That's what I find so intriguing, if it is as Arabus describes, that the country with the least affinity towards MSA (Lebanon) has ironically produced the highest level of speakers/writers who are proficient in MSA.


----------



## Arabus

إسكندراني said:


> I do know the history. Of course, Lebanon - like Tunisia for example - is a Mediterranean country, and part of the francophone. It cannot be compared to the Gulf - but that doesn't reduce from the fact that it is a crucial Arab country (محورية), and a chief contributor to MSA.



This is your own opinion. Lebanese are definitely great contributors to modern Arab culture, but to say that Lebanon is a "crucial" country, this shows again that you know nothing in history or politics. Lebanon was never crucial. It has actually always been a burden, a playground for other regional and international powers. It is not a real country. The French carved it out in 1861 to use it as a faithful (religious) ally against the Ottomans, but it never stabilized and never became a real country, not to say a crucial country.

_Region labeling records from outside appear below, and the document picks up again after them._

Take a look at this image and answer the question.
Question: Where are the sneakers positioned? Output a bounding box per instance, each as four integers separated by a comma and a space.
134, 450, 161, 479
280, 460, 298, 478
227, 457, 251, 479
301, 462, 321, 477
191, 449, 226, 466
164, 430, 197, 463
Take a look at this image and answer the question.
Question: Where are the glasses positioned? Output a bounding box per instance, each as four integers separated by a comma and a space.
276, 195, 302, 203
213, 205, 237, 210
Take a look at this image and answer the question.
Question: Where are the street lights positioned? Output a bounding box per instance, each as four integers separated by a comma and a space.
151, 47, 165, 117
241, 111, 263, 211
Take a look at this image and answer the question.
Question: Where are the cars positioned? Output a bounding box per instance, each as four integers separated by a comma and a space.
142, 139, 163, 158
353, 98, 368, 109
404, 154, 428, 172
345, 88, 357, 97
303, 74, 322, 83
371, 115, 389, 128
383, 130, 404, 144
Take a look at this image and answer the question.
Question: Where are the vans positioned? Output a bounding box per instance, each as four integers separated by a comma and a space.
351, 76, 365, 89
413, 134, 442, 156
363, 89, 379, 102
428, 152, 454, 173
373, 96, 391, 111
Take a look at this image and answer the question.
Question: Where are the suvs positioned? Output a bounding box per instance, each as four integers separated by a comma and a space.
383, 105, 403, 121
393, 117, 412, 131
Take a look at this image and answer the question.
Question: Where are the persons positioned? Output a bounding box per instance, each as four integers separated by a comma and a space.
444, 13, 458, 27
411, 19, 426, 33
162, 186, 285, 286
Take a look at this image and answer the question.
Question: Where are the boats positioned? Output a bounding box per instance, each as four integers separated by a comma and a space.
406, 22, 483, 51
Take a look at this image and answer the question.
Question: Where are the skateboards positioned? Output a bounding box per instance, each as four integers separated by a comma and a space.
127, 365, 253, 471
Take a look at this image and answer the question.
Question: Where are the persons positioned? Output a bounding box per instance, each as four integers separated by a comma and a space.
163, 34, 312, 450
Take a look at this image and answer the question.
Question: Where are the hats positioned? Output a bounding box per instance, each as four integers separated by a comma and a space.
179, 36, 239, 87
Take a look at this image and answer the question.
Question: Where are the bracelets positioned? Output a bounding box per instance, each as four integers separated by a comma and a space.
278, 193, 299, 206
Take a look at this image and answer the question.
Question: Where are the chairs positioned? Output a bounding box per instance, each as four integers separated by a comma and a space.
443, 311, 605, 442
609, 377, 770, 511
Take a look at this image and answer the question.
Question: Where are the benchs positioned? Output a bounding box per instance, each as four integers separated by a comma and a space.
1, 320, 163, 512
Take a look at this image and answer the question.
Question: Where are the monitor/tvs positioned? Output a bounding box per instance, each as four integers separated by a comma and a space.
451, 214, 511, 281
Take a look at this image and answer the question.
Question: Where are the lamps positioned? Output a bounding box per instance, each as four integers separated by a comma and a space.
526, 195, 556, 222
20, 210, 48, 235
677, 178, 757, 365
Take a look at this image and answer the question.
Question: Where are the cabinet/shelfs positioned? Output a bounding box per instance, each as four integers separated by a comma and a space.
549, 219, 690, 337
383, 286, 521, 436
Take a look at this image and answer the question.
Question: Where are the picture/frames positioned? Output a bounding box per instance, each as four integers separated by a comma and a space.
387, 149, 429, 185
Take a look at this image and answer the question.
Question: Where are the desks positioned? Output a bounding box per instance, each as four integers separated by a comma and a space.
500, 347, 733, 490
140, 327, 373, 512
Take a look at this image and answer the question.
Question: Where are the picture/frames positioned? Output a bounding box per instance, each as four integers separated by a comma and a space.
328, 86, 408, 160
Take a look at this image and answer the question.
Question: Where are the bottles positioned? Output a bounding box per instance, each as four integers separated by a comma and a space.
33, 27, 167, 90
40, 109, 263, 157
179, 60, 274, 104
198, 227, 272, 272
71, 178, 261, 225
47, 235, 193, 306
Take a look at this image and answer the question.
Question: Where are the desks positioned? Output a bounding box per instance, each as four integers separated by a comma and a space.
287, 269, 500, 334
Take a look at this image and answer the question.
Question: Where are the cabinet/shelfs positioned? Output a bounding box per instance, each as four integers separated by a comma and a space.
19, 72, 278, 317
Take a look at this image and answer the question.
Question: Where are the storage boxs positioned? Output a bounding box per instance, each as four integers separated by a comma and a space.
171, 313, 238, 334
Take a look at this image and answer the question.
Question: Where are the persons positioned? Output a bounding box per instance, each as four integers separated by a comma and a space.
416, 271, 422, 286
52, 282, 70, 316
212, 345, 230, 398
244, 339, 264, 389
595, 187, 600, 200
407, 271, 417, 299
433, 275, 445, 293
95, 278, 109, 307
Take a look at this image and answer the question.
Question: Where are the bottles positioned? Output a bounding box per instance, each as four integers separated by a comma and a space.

This is not my personal opinion but this is it what the Lebanese themselves say.


----------



## Arabus

suma said:


> That's what I find so intriguing, if it is as Arabus describes, that the country with the least affinity towards MSA (Lebanon) has ironically produced the highest level of speakers/writers who are proficient in MSA.



Well you know what, before the 20th century I believe that German-speakers produced most of the academic books on Arabic and Arabic culture. To produce books in a particular language does not mean that you like it. Many of those brilliant Lebanese MSA-writers will feel uncomfortable if you call them Arab. The Christians in Lebanon never wanted Lebanon to be called an Arab country until this was forced on them by Syria in 1980's. Many Christians preferred an alliance with Israel instead of being part of the Arab World. This was the reason of the bloody wars of the 1980's in Lebanon. Thousands of Syrians and Muslim Lebanese died in that war so that this country become an Arab country.


----------



## clevermizo

Moderator's Note:


This topic addresses the question about whether or not a Syrian or Lebanese speaker would understand romanized Arabic as described in the original question. This discussion is not about the general political or cultural standing of different countries.

Regards,

clevermizo


----------